◆ OBIETTIVI ◆
- a) Secondo il brano sul mese di febbraio del Presidente Trump, quale deficit annuale porterà con sé l'accordo biennale di bilancio?
- b) Scrivi il seguito del brano sul mese di febbraio del Presidente Trump, partendo subito dopo la sua ultima frase.

◆ BRANO DA LEGGERE ◆
+++++

Il mese di Febbraio non poteva essere più crudele per il Presidente Trump.

 

Tanto per cominciare, Wall Street ha registrato un crollo di portata storica, perdendo 1.000 punti dell’indice Dow Jones ben due volte, stracciando tutti i guadagni che il Presidente Trump aveva esaltato come prova della sua capacità di raddrizzare l’economia americana. I suoi predecessori si erano sempre guardati dall’approfittare dell’ascesa di Wall Street con una vanteria politica rischiosamente affidata alla roulette della borsa.

L’approvazione dell’accordo biennale di bilancio si è rapidamente profilata come un boomerang che porterà con sé un deficit annuale di 1 trilione di dollari. C’era una volta in cui i repubblicani svolgevano con orgoglio il ruolo di accaniti difensori di un bilancio in equilibrio. Adesso, non soltanto hanno abdicato al ruolo di partito votato alla responsabilità fiscale, ma hanno abbracciato una riforma fondata sul taglio delle tasse a favore della classe più ricca e delle imprese e pertanto foriera di durevole opposizione da parte della classe media. La reazione di questo settore dell’elettorato – circa due terzi – è stata fin qui negativa ed ha contribuito alla decisione di un numero insolitamente elevato di membri repubblicani del Congresso di non ripresentarsi alle elezioni midterm del prossimo novembre.

+++++

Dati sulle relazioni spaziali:
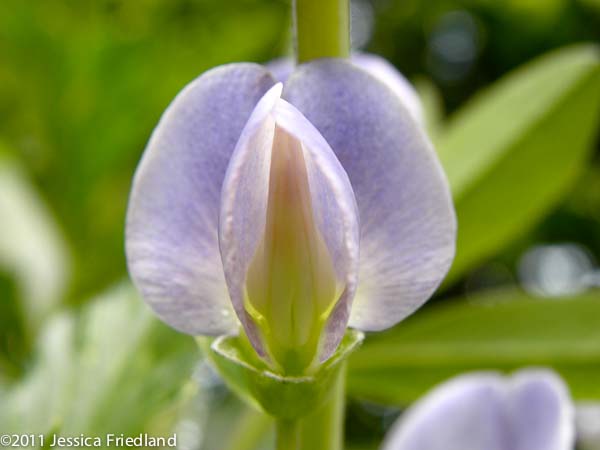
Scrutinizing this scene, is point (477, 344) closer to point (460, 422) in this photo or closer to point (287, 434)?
point (460, 422)

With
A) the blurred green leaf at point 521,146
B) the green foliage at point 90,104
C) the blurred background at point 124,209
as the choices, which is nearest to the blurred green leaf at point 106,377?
the blurred background at point 124,209

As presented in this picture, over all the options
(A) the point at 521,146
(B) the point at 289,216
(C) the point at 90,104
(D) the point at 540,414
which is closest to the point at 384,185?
(B) the point at 289,216

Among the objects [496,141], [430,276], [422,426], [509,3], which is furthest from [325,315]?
[509,3]

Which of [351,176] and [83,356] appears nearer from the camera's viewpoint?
[351,176]

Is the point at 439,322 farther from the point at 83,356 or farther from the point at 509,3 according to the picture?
the point at 509,3

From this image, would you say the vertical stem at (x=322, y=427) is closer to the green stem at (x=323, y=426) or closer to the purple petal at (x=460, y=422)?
the green stem at (x=323, y=426)

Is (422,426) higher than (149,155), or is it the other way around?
(149,155)

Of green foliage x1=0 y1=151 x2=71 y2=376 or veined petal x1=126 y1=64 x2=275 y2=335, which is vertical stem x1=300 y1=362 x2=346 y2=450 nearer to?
veined petal x1=126 y1=64 x2=275 y2=335
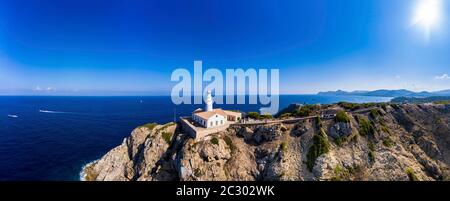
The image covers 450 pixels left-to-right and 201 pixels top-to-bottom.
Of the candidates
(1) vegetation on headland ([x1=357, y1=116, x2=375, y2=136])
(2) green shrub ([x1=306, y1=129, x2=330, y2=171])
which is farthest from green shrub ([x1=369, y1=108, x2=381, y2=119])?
(2) green shrub ([x1=306, y1=129, x2=330, y2=171])

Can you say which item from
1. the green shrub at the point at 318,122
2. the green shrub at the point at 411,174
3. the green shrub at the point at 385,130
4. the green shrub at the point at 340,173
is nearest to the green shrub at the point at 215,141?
the green shrub at the point at 318,122

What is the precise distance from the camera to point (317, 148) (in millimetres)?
38156

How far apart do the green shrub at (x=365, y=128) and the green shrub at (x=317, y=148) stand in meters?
8.02

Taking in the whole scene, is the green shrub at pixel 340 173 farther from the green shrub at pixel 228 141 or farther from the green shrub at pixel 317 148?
the green shrub at pixel 228 141

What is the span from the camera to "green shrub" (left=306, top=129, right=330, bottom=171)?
37125 millimetres

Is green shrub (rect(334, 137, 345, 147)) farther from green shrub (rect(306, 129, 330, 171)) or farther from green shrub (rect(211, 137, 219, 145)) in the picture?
green shrub (rect(211, 137, 219, 145))

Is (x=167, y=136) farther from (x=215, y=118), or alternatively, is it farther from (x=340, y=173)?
(x=340, y=173)

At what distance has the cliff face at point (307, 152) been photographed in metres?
36.2

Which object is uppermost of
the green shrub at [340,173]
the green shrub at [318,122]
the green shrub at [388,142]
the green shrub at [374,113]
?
the green shrub at [374,113]

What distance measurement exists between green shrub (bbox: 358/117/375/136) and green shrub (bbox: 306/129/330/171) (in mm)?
8015

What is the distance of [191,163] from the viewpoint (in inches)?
1454
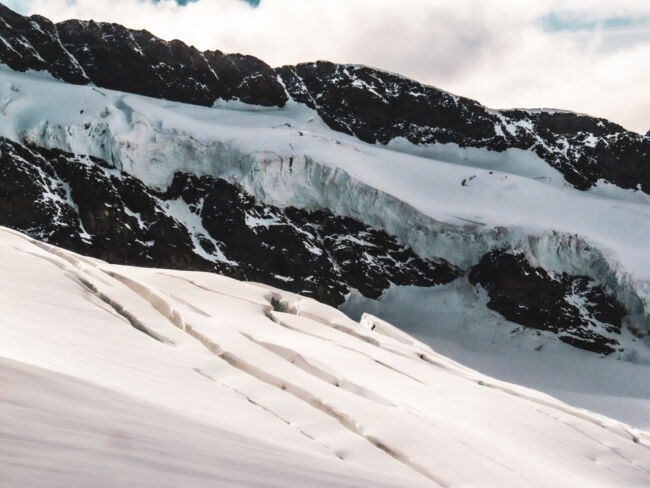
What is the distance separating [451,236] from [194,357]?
4073cm

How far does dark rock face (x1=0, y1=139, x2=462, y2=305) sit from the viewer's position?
151 feet

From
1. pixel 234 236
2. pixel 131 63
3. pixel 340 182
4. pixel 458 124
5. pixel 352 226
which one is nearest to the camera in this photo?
pixel 340 182

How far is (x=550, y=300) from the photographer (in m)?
46.0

+++++

◆ RISPOSTE AGLI ESERCIZI ◆
- a) Un deficit annuale di 1 trilione di dollari.

- b)
La Casa Bianca è stata travolta da una serie di scandali che hanno portato alle dimissioni di vari personaggi, tra cui un importante membro dello staff, Rob Porter, messo all’indice per aver maltrattato due ex mogli. Un altro scandalo è scaturito dalla scoperta che non soltanto Porter, ma lo stesso genero del Presidente, Jared Kushner, non possedeva la necessaria “clearance”. L’autorizzazione di Rob Porter, in particolare, era ad interim ma il capo dello staff presidenziale, il generale John Kelly, non aveva adottato alcun provvedimento, lasciando che Porter continuasse a trattare informazioni coperte dal segreto ufficiale. Anche Kushner svolge le funzioni di “senior adviser” con un’autorizzazione provvisoria mentre è soggetto ad una investigazione da parte del Dipartimento della Giustizia.

L’aspetto più sconcertante del caso Kushner è che il capo dello staff Kelly esita a prendere una decisione in proposito, mentre il Presidente se ne lava le mani e rovescia su Kelly la responsabilità di una decisione. Kushner intanto continua a fruire di una “clearance” temporanea, per quanto l’accesso sia stato limitato. In questa veste, continua ad occuparsi del processo di pace nel Medio Oriente, che di fatto è finito in un binario morto dopo la decisione di Trump di trasferire l’ambasciata americana a Gerusalemme. Ma c’è ben altro evidentemente nel background del genero di Trump che preoccupa il generale Kelly e gli stessi funzionari del Dipartimento della Giustizia. A Washington, molti sono convinti che l’indagine dello Special Prosecutor Mueller, improntata alla vecchia massima di “follow the money” (segui il denaro) finirà prima o poi con l’intrappolare il genero del Presidente, associato a vari abboccamenti con emissari russi ed altre oscure figure interessate a tessere rapporti commerciali con l’impresa Trump.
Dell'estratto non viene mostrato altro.